> _ARBEITSAUFTRAG_
Greifen Sie den Textabschnitt über die Unionsverhandlungen der Alt-Katholischen Kirche auf und führen Sie ihn im Anschluss an seinen letzten Satz weiter.

> _TEXTABSCHNITT_
·····

1874 und 1875 hat die Alt-Katholische Kirche in Deutschland zu zwei Unionskonferenzen anglikanische, orthodoxe und evangelische Theologen nach Bonn eingeladen. Grundlage der Beratungen war der Glaube, die Verfassung und der Kultus der alten, ungeteilten Kirche. An beiden Konferenzen wurde von den Theologen eine weitgehende Übereinstimmung erzielt, die jedoch ohne Konsequenzen für das Leben der beteiligten Kirchen blieb. Die Alt-Katholiken führten fortan getrennte Verhandlungen mit den Anglikanern und den Orthodoxen. Mit den Anglikanern führten diese 1931 zu der s.g. "Bonner Vereinbarung" über die Interkommunion zwischen der Utrechter Union der Alt-Katholischen Kirchen und der Anglikanischen Gemeinschaft, die Anfang der 50er Jahre zur vollen Kirchengemeinschaft ausgeweitet wurde.

·····

> _EXTRAHIERTE ZEILEN_
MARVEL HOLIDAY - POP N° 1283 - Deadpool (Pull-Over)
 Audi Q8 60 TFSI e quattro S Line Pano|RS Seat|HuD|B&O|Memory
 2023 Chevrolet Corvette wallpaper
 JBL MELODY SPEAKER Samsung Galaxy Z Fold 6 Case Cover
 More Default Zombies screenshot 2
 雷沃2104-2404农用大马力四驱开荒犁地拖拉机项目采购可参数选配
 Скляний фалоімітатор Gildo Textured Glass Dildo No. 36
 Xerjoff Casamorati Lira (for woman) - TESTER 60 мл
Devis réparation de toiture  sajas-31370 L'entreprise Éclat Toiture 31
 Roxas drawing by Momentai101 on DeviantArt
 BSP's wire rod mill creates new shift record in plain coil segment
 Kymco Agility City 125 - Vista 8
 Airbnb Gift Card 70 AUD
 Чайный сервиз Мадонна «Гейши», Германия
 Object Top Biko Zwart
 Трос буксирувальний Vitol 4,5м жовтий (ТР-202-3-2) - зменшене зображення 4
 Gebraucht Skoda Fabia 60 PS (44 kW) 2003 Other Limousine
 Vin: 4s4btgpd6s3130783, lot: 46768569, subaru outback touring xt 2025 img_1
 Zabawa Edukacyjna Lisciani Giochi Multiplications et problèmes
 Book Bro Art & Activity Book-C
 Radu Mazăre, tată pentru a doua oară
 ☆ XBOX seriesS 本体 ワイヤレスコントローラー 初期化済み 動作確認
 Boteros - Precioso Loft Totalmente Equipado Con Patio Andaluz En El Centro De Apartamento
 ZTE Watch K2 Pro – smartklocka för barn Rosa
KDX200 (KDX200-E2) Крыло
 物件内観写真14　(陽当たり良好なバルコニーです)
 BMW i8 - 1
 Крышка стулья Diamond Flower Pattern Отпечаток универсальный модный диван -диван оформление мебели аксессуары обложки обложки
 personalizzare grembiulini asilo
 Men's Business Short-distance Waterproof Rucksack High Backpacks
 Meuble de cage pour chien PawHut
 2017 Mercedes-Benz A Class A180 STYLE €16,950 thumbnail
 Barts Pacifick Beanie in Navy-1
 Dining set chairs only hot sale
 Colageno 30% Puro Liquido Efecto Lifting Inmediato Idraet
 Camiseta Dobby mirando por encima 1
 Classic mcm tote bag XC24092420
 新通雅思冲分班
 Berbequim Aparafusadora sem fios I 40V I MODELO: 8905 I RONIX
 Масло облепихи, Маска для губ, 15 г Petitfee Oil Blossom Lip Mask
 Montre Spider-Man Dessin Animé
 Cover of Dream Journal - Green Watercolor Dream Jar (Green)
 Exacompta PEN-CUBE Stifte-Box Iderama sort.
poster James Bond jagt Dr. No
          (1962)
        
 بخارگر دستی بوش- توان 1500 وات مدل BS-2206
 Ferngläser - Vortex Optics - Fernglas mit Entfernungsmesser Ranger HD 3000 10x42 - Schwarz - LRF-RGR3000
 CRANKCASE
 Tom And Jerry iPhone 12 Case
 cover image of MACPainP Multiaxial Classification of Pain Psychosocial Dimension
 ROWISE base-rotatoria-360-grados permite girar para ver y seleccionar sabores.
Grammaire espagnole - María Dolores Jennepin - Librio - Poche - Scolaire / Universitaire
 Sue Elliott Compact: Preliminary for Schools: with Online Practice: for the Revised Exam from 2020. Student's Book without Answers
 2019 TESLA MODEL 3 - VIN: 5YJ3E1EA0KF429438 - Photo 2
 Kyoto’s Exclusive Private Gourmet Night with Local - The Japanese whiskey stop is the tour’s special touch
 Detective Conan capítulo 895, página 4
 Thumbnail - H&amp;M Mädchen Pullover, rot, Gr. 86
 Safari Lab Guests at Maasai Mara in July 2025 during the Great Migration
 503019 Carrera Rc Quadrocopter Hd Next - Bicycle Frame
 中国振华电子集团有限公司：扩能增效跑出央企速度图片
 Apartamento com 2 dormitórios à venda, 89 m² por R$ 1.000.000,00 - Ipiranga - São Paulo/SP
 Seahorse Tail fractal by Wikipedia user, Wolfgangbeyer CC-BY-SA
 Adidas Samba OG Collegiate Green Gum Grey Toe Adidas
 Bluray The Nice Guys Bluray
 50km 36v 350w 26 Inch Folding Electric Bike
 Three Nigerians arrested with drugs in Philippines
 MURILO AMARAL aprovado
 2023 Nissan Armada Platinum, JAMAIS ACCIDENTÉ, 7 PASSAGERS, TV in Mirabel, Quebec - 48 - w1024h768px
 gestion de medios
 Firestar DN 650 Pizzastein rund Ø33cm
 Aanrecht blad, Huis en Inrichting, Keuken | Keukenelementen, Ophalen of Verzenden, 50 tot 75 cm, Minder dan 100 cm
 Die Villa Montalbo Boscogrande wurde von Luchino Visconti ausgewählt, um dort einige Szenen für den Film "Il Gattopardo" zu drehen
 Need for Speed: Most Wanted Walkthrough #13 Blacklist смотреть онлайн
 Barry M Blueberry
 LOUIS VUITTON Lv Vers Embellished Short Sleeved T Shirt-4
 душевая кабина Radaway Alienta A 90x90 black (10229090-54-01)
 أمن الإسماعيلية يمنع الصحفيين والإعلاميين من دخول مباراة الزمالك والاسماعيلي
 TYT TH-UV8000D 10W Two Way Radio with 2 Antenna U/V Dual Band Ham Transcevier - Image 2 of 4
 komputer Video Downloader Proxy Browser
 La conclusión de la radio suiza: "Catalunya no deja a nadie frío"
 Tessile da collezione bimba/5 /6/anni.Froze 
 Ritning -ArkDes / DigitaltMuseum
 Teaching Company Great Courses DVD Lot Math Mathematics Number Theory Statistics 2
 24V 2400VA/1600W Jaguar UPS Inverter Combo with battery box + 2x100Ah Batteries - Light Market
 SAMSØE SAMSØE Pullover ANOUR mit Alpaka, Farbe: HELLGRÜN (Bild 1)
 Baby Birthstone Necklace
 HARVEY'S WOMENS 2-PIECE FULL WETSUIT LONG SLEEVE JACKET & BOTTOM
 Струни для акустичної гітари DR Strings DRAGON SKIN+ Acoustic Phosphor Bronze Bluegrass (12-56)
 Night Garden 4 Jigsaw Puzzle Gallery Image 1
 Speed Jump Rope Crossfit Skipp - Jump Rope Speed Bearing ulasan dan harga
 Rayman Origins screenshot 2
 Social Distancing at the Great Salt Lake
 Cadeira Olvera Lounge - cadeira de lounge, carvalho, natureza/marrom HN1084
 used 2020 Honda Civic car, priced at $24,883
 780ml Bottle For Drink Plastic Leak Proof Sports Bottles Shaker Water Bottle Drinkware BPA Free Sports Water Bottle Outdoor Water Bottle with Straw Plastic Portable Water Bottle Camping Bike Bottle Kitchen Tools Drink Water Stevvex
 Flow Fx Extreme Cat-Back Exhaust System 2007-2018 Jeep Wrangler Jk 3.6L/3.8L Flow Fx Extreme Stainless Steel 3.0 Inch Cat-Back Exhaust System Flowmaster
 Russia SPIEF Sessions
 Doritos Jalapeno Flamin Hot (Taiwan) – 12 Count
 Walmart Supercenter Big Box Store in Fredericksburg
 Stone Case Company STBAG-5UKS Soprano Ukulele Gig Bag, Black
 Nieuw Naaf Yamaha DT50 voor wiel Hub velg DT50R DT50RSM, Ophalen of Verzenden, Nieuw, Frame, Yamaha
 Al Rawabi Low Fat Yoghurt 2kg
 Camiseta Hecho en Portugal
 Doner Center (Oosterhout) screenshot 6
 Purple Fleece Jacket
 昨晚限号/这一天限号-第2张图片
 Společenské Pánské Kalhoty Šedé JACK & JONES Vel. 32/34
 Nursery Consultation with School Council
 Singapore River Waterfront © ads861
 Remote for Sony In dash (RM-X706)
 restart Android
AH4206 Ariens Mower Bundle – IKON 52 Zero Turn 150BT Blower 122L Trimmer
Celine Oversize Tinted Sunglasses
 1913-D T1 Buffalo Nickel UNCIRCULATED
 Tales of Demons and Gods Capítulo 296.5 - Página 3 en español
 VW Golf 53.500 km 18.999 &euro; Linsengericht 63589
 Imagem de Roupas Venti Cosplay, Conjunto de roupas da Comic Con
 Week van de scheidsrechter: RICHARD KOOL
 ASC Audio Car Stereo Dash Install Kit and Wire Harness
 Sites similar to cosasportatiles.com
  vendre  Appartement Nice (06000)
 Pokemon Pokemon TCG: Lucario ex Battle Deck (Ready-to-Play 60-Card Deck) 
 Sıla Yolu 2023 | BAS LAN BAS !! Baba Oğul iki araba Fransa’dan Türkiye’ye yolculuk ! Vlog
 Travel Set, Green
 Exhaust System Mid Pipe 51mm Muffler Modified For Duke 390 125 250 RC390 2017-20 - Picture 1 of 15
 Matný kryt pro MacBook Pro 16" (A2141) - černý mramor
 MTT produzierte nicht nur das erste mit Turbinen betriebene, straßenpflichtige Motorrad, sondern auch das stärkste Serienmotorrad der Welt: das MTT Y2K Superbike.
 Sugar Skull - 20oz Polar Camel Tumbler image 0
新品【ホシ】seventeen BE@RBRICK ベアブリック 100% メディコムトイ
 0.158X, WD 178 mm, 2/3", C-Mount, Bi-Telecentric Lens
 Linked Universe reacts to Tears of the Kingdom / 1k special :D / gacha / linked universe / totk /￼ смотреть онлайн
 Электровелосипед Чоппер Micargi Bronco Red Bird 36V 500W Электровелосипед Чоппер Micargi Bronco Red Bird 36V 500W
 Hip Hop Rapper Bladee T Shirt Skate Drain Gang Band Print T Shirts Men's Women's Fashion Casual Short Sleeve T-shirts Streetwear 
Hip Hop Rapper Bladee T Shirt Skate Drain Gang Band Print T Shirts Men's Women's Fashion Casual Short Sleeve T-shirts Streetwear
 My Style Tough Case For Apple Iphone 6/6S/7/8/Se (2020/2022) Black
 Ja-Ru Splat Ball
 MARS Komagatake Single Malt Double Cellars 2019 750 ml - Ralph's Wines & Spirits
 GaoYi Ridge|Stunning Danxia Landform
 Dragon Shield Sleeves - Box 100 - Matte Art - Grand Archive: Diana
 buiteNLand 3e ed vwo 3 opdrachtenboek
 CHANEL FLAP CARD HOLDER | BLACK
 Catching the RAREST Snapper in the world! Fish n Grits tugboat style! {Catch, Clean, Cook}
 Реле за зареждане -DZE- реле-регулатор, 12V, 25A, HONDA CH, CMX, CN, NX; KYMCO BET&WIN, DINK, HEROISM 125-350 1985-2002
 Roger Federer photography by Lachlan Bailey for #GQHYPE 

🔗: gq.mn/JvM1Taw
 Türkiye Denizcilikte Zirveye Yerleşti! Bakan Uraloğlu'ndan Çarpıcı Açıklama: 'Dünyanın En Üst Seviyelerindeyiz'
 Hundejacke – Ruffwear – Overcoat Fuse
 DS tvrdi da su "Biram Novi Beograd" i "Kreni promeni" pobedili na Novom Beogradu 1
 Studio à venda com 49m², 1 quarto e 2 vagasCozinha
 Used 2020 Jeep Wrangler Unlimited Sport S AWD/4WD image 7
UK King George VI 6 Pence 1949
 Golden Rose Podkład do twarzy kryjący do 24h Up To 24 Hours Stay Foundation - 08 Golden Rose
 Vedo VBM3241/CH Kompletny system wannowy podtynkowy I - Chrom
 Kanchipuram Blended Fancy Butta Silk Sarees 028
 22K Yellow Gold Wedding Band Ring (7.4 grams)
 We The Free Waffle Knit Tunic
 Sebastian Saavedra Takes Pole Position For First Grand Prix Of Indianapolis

·····

> _ANTWORT ZUR AUFGABE_
Der Begriff der Ökumene erfuhr mit der Mission eine Erweiterung. So gründete man im 19. Jahrhundert die Evangelische Allianz. Zahlreiche Missionsgesellschaften und Bibelgesellschaften schufen Voraussetzungen für ökumenische Kontakte.

Im CVJM entstand der Begriff einer „ökumenischen Gesinnung“, der auch das 20. Jahrhundert prägte und wohl in der Ökumenischen Missionskonferenz 1900 in New York einen ersten Höhepunkt fand. Schon 1855 legte die „Pariser Basis“ dafür die Grundlage, wenn sie als Voraussetzung für die Mitgliedschaft den persönlichen Glauben festlegt und nicht nach einer Konfessions-Zugehörigkeit fragt.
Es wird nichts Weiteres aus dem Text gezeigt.